Hi Rob, I agree with most of the advice here that you should have an exit strategy in mind before you even start your new venture. Always be thinking forward, how is your next venture going to move you forward or where will it lead you next.
As soon as you want to ensure it goes off without a hitch.
Ideally it's part of your business plan and end game big picture. That way you know what your business needs to be when it's time.
Working back from the end shows you whether you are on track and your marketing and business development and sales and partnerships and profits are going to get the company where it needs to go.
Your exist strategy also needs to align with your personal goals, too. So you need to reflect on that a bit and not just be driven by the business aspect.
Also remember that anything you decide on now can change in the future. Strategies can change. Markets can change. Economies can change. Priorities can change.
You know all that already, but keep that in mind any time you start thinking things are looking really solid. Plan for the future and expect some unexpected issues now and then so needing to change unexpectedly doesn't crush any hopes and dreams.
As you've seen in the many responses you've received, it's vital to get your exit strategy planned right away. Here is a resource on Exit Strategy: http://www.marketingholt.com/what-is-an-exit-strategy/
It not only covers what an exit strategy is but is also a comprehensive list of what you need to do, what to look out for, and why having a turnkey business can increase your business valuation at time of exit. I hope this helps. Feel free to contact me if you have any questions.
Hey Rob , This post is now 7 months old and Just curious to know .. Did you build the exit strategy?
As a serial entrepreneur; when you begin thinking about a new adventure in business whatever it is, the first thing you better think about is your exit strategy. So here's how you think, "...I am thinking about starting a new business; if I do this, how the heck am I going to get out of it when I need to?". That is when you think about an exit strategy.
I would consider your exit strategy as part of your business planning. You need to determine how you are going to exit (sale, divestiture, etc) and them maximize your business steps to get you there while you still LOVE what you are doing.
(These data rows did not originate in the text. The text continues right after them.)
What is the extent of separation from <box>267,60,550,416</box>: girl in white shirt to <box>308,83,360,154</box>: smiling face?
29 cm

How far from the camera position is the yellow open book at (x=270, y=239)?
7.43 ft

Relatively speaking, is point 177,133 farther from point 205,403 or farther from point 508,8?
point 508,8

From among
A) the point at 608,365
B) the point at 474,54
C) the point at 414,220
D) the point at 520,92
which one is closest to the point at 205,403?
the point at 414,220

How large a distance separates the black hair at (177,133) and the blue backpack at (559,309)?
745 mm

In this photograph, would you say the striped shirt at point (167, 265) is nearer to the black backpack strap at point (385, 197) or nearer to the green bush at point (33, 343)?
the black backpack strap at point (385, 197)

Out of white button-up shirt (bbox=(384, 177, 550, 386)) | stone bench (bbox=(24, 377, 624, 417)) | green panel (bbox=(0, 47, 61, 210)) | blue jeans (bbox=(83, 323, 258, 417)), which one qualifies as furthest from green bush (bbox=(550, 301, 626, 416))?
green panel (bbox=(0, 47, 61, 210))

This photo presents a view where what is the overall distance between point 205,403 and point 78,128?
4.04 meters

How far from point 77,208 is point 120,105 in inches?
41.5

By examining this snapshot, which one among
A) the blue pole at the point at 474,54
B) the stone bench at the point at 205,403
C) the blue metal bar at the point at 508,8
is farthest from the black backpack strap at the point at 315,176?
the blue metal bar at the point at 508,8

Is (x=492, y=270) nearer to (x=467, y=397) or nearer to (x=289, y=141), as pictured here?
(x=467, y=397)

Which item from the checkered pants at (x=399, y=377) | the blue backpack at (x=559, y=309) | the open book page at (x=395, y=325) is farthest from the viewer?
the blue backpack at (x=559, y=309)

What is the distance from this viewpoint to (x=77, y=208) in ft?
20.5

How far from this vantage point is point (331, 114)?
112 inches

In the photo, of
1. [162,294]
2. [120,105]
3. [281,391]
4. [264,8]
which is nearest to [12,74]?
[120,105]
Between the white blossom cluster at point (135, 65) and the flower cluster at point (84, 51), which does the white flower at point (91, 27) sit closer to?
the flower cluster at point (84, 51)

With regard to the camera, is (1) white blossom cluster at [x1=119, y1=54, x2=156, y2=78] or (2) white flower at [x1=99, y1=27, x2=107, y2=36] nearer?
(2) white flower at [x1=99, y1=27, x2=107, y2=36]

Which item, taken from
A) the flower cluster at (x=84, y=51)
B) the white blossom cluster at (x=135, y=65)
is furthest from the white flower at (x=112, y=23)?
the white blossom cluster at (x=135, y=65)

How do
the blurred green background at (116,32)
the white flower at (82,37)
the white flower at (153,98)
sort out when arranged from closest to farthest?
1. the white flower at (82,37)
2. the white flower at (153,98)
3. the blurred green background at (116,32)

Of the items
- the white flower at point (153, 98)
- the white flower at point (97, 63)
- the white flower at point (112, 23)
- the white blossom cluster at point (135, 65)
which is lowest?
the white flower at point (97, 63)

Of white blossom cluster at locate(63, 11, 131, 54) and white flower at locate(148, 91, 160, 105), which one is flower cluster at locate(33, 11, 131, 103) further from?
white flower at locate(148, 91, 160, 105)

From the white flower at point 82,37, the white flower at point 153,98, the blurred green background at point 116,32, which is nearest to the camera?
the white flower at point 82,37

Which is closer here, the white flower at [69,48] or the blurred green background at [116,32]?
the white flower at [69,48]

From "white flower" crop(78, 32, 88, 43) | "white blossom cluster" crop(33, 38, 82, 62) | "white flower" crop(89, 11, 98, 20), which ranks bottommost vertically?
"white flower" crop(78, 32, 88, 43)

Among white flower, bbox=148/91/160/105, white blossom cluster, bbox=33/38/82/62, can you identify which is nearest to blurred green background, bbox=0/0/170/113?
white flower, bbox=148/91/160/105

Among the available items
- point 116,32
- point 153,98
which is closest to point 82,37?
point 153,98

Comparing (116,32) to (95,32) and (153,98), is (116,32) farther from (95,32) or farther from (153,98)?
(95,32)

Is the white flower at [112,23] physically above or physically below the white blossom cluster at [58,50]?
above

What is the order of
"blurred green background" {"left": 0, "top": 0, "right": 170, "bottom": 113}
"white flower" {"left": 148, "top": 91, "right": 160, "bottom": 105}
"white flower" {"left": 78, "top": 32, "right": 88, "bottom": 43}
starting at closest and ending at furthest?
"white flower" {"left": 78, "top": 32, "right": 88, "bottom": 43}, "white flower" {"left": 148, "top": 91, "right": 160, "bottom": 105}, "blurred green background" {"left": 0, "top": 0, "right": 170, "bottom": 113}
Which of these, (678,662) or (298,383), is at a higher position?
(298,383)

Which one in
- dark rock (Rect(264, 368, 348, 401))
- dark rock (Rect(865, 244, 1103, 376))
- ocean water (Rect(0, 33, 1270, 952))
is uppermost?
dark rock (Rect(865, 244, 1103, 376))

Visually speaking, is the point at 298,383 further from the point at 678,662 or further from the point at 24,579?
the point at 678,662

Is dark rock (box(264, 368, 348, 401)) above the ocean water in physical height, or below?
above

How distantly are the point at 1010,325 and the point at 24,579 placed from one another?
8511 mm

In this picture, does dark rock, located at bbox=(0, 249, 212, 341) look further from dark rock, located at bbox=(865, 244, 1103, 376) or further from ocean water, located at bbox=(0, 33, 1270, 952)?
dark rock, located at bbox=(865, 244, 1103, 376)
From experience I'd advise that you begin to consider the exit strategy from the onset...There may not be an 'ideal' exit depending on the type of enterprise you are starting and the sector. Try using an outcome to purpose review to assess the best and worst case scenarios. This will enable talk yourself in or out of starting the business at all. Good Luck
If you are thinking of an exit strategy, then you have started thinking through an exit strategy. In any case, it is always better to have a plan before taking that exit leap. But then I am sure you already know this. So time to get off of the denial bus and face reality. Unless of course you plan to go down with the ship.....
Every business owner should always have an exit strategy; after all every employee and owner is only temporary. This means that we should wrap our heads around a succession plan while we continue to build value into the business for a potential sale at any time.
There should be at least some idea of an exit strategy as you develop the business. This can be modified as the business matures, but it shouldn't be ignored. I'm not sure that I would spend the time on a consultant until the business has a value other than your own blood sweat and tears - just my two cents.